Supreme Court opinions, empirical research, Martin-Quinn Score, ideological divergence
Courts | Judges | Law
Should a strategic Justice assemble a broader coalition for the majority opinion than is necessary, even if that means accommodating changes that move the opinion away from the author’s ideal holding? If the author’s objective is to durably move the law to his or her ideal holding, the conventional answer is no, because there is a cost and no corresponding benefit. We consider whether attracting a broad majority coalition can placate future courts.

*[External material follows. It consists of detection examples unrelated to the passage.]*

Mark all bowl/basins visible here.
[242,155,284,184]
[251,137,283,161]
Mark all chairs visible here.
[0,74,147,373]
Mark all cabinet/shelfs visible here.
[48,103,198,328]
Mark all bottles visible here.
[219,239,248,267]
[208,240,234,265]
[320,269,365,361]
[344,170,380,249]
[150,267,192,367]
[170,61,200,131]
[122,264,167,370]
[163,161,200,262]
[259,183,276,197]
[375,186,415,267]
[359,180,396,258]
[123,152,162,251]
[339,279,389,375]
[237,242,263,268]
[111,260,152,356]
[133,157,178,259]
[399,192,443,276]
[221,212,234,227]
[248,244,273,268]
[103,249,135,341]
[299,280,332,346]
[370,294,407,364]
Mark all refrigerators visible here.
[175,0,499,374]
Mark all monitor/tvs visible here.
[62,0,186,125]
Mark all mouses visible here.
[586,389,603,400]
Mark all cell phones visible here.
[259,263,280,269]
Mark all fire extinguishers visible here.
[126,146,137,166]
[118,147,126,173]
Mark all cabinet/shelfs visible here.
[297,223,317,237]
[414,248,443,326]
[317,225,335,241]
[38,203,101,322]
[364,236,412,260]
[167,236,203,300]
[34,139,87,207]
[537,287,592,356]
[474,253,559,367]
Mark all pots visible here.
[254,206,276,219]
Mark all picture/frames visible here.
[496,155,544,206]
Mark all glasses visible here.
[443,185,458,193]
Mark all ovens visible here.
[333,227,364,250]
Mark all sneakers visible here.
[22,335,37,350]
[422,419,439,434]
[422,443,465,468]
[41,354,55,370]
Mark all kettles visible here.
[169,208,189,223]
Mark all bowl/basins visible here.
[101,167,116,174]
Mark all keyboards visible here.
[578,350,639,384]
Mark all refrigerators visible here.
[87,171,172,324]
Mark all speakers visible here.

Controlling for the size of the coalition, we find that cases with ideologically narrow coalitions are more likely to be treated negatively by later courts. Specifically, adding either ideological breadth or a new member to the majority coalition results in an opinion that is less likely to be overruled, criticized, or questioned by a later court. Our findings contradict the conventional wisdom regarding the coalition-building strategy of a rational and strategic opinion author, establishing that the author has an incentive to go beyond the four most ideologically proximate Justices in building a majority coalition. And because of later interpreters’ negative reactions to narrow coalitions, the law ends up being less ideological than the Justices themselves.
Stuart M. Benjamin and Bruce A. Desmarais, Standing the Test of Time: The Breadth of Majority Coalitions and the Fate of U.S. Supreme Court Precedents, 4 Journal of Legal Analysis 445-469 (2012).